[Start Page extract]
2014 in Review: Pat Grant

What have been your personal cartooning/comics highlights of 2014?
Really thrilled to be involved in the group that produced the Serco story for the Gobalmail. Turns out it was a landmark piece of journalism — not just comics Journalism — in Australia. I also really enjoyed my role as a producer on a project, particularly with a cartoonist as good as Sam Wallman and the other geniuses involved. I started the drawing on a new book called Ambient Yeast which is, as always, unbelievably fucking difficult. I finished my Phd in comics studies and had my thesis marked by two of my heroes Charles Hatfield (swooon) and Gary Panter (gasp! hot-flush) who said nice things and, more importantly, passed the lousy fucken thing.

What are some of the comics you've enjoyed in 2014?
Andrew Fulton's mini comics about a room-mate who is an amazing ball of flesh. I can't remember what the mini is called but I got it in the mail as a part of the mini comic club and I read it on the toilet and then I tweeted at Fulto while I was on the toilet and he replied while I was wiping. This is the future we're living in.

I also loved the shit out of Sam Alden's book It Never Happened Again, Simon's Megahex, The new Jessie Jacobs one about this couple on a Safari Honeymoon in this amazing fleshy jungle, DeForge's new Lose is great as you'd expect. Jed McGowan's Control Room . Actually, one of the best comics I read this year was an assignment submitted by a student of mine called Meg Oshea she's one to watch. Also totally besotted by the utterly filthy work of another student Nikki Minus. She really stole the show at this comic book reading at the New South  Wales Writer's Centre the other day. Last one who impressed me this year is Chris Gooch who has been sending me stuff all year. Chris is always ambitious and interesting and just keeps getting better. I wish I could work and think as fast as that guy. A lot of my favourite cartoonists these days are younger than me which makes me feel old and past-it.

These lists are so breathlessly compiled so sorry to anyone who was amazing that I forgot. To be honest I spend more time reading non-fiction than I do reading comics, so, what the fuck do I know?

What is something non-comics that you have enjoyed in 2014?  
Fargo and True Detective were the most important stories of my year. I really liked seeing the Serial Podcast emerge as the biggest podcast of all time and then overshoot the mark and go a bit stale, all in 12 weeks. It's always thrilling to see a new format becoming what it is in real time. I liked the Chuck Close Exhibition at the MCA in Sydney. Dan Berry's Make it Then Tell Everybody podcast which I was delighted to be on this year. This great gaming podcast called A Life Well wasted. Oh man, I read a fantastic book about the aids epidemic called And The Band Played On which was an incredible and nightmarish journey. I really got into the novelist Lionel Schriver this year after hearing her speak at Ubud Writer's festival in 2013.

What are you looking forward to in 2015?
[End Page extract]
[Start Provided data]
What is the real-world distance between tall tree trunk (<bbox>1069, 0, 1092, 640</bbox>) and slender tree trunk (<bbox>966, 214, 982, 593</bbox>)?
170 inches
[End Provided data]
### Required actions
• 1. From the Pat Grant interview, reproduce the stretch from "I also loved" through "old and past-it.".
• 2. Answer these questions using the Pat Grant interview:
(a) What is the title of the new book the interviewee started drawing?
(b) Which two people marked the interviewee's PhD thesis?
(c) Where was the Chuck Close exhibition that the interviewee liked?
• 3. Decide whether each statement agrees with the Pat Grant interview. Answer yes or no, and quote the words that settle it.
(a) The interviewee spends more time reading comics than reading non-fiction.
(b) The interviewee was on Dan Berry's Make it Then Tell Everybody podcast this year.
(c) The interviewee heard Lionel Schriver speak at Ubud Writer's festival in 2014.

### Responses for each task
• 1.
I also loved the shit out of Sam Alden's book It Never Happened Again, Simon's Megahex, The new Jessie Jacobs one about this couple on a Safari Honeymoon in this amazing fleshy jungle, DeForge's new Lose is great as you'd expect. Jed McGowan's Control Room . Actually, one of the best comics I read this year was an assignment submitted by a student of mine called Meg Oshea she's one to watch. Also totally besotted by the utterly filthy work of another student Nikki Minus. She really stole the show at this comic book reading at the New South  Wales Writer's Centre the other day. Last one who impressed me this year is Chris Gooch who has been sending me stuff all year. Chris is always ambitious and interesting and just keeps getting better. I wish I could work and think as fast as that guy. A lot of my favourite cartoonists these days are younger than me which makes me feel old and past-it.

• 2.
(a) Ambient Yeast
(b) Charles Hatfield and Gary Panter
(c) At the MCA in Sydney

• 3.
(a) No: "I spend more time reading non-fiction than I do reading comics"
(b) Yes: "Dan Berry's Make it Then Tell Everybody podcast which I was delighted to be on this year"
(c) No: "after hearing her speak at Ubud Writer's festival in 2013"